# Personal Plug and Happy Birthday. Daniel Martin Snyder



## PuritanCovenanter (Mar 19, 2010)

I posted this on my sons Facebook a few moments ago. 



> Happy Birthday son. I am so in love with my kids. I can't believe it has been 19 years. I remember when I first cuddled you. I remember when I pulled your first splinter. You cried and I did. It was horrible. But you knew I loved you.



I am so lame I posted this on mine. 



> I wish I could take my kids out of school tomorrow to go to Turkey Run. But you can only do that so many times. Tonight Daniel and I get to go to Dr. Roy Blackwood's Class on Church History. I am so stoked. My child is getting to do something I did 20 years ago and he wants to do it. I don't need to goad him. I am so thankful.


----------



## PuritanCovenanter (Mar 19, 2010)

Oh, whatever, I am going to let him skip school and we are going to Eagle Creek to discuss things that are most relevant. He just has to take his brother to school early in the morning and pick Samuel Rutherford up when the final bell rings. LOL


----------



## dudley (Mar 19, 2010)

Happy birthday Daniel


----------



## Andres (Mar 19, 2010)

Randy, when I read things like what you wrote about your son, it only makes me long for children of my own. I know it's all in God's perfect timing, so I will not be anxious. What an honorable calling it is to be a dad! Congrats!


----------



## Curt (Mar 19, 2010)

So cool. There are times when I miss all that.
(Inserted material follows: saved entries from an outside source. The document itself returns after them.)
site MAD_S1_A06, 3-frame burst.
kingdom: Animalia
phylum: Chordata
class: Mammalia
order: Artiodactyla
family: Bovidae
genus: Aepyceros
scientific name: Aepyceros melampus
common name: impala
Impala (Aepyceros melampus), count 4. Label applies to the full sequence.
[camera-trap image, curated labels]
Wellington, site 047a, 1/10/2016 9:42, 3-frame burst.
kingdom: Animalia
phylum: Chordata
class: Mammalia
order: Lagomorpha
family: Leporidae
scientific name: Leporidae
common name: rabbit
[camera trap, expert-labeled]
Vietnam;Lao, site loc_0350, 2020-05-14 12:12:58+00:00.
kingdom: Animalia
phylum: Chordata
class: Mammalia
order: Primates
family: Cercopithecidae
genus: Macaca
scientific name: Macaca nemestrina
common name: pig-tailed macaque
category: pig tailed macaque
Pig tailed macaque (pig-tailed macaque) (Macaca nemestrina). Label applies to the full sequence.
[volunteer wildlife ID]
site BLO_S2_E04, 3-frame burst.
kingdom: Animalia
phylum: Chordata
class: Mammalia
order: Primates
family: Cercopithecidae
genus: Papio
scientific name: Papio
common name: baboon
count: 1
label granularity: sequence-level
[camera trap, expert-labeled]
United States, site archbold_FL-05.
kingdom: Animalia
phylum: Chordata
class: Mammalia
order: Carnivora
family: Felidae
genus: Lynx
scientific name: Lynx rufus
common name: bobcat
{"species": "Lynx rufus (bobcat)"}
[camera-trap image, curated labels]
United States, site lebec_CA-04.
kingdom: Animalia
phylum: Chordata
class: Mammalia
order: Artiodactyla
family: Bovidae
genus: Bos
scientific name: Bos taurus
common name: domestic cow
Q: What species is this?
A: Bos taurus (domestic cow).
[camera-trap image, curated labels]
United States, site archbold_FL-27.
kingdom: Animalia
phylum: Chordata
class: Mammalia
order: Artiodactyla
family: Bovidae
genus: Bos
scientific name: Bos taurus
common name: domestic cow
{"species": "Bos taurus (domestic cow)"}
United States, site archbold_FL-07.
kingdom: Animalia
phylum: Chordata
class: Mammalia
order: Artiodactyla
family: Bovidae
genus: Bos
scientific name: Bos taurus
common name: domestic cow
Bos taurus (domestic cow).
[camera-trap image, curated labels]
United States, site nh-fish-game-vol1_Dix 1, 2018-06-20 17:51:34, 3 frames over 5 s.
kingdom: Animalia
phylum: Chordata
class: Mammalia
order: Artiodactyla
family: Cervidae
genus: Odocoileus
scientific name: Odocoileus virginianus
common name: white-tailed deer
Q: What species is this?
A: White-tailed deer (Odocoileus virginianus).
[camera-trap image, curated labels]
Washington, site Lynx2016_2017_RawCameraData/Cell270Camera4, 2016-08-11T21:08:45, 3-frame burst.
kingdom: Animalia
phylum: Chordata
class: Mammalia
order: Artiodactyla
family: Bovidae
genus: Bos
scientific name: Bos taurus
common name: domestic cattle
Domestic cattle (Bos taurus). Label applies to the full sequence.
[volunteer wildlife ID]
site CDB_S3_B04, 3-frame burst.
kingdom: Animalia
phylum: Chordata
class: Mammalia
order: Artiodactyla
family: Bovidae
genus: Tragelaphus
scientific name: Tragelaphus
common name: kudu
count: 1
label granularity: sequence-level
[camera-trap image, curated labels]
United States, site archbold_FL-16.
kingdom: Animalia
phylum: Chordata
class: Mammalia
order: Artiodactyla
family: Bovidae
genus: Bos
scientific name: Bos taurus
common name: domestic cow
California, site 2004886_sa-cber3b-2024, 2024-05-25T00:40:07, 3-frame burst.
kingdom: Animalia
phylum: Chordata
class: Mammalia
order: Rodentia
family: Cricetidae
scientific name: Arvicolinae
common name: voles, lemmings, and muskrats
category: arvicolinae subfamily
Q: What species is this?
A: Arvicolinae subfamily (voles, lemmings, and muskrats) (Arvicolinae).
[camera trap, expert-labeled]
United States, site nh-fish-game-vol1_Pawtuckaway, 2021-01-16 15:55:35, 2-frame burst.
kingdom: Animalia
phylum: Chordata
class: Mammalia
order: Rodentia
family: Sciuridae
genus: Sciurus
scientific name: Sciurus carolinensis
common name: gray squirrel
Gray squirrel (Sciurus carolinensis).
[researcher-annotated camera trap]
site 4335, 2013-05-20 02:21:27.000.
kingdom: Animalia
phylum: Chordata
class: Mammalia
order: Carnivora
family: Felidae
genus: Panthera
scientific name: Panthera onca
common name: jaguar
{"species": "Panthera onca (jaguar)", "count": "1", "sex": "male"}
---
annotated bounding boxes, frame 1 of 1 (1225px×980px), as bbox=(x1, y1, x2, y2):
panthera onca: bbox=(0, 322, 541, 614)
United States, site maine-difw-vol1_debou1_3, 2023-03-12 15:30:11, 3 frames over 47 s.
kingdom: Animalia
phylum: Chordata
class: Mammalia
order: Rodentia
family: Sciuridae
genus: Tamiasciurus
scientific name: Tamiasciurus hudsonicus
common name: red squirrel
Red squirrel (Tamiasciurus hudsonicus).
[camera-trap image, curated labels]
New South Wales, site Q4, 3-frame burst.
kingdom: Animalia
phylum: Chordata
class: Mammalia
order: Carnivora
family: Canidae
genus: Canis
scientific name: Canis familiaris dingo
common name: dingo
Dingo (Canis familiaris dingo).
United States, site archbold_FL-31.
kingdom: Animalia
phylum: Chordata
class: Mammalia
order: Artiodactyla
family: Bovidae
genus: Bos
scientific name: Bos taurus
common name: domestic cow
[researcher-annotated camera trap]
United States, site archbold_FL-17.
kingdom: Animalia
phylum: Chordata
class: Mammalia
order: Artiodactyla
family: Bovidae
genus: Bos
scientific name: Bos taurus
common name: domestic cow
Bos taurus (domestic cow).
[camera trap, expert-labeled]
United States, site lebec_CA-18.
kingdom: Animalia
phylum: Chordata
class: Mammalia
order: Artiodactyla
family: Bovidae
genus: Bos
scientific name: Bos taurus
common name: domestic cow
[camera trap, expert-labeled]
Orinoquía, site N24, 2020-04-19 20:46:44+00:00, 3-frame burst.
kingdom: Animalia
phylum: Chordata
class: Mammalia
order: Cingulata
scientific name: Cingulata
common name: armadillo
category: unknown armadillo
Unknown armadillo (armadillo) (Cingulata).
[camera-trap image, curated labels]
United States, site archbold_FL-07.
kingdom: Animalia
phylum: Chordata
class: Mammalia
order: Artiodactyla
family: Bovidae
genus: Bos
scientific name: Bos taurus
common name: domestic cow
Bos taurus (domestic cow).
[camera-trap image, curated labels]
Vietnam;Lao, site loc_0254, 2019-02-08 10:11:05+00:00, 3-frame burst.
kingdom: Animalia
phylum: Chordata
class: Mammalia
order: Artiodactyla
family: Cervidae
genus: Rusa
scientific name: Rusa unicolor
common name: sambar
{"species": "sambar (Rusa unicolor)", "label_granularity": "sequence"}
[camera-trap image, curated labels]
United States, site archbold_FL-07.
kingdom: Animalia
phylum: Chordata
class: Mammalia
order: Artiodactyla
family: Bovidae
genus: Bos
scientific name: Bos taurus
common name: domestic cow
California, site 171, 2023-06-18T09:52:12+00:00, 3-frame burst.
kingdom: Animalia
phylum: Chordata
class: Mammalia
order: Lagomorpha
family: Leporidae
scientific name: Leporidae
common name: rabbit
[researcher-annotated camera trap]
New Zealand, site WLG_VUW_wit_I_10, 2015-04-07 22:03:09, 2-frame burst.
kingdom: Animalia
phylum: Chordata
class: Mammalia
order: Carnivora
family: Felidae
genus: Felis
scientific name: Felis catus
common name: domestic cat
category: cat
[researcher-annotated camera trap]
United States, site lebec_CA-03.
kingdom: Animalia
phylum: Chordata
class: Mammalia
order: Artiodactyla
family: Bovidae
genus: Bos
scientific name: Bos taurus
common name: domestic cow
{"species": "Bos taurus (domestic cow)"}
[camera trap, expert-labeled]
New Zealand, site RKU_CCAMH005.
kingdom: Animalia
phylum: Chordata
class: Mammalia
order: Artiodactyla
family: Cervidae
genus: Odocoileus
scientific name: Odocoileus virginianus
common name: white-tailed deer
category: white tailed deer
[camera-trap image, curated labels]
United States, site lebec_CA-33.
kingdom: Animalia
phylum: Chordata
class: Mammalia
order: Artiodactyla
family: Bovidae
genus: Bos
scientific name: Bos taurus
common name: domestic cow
Don't miss a minute, brother.


But the empty nest is also cool.


----------



## CNJ (Mar 19, 2010)

Have you all seen Paul Trasks blog here? He has ALS and has posted touching expressions on that blog about his family.


----------



## PuritanCovenanter (Mar 19, 2010)

I have never heard of Paul Task. At least I can't remember him. Is their a link you can direct us to Carol. 

BTW, Daniel and I went out and smoked a cigar together and walked around the Bird Sanctuary at Eagle Creek. We had a blast. I am excited about going to the Church History Class tonight with him.


----------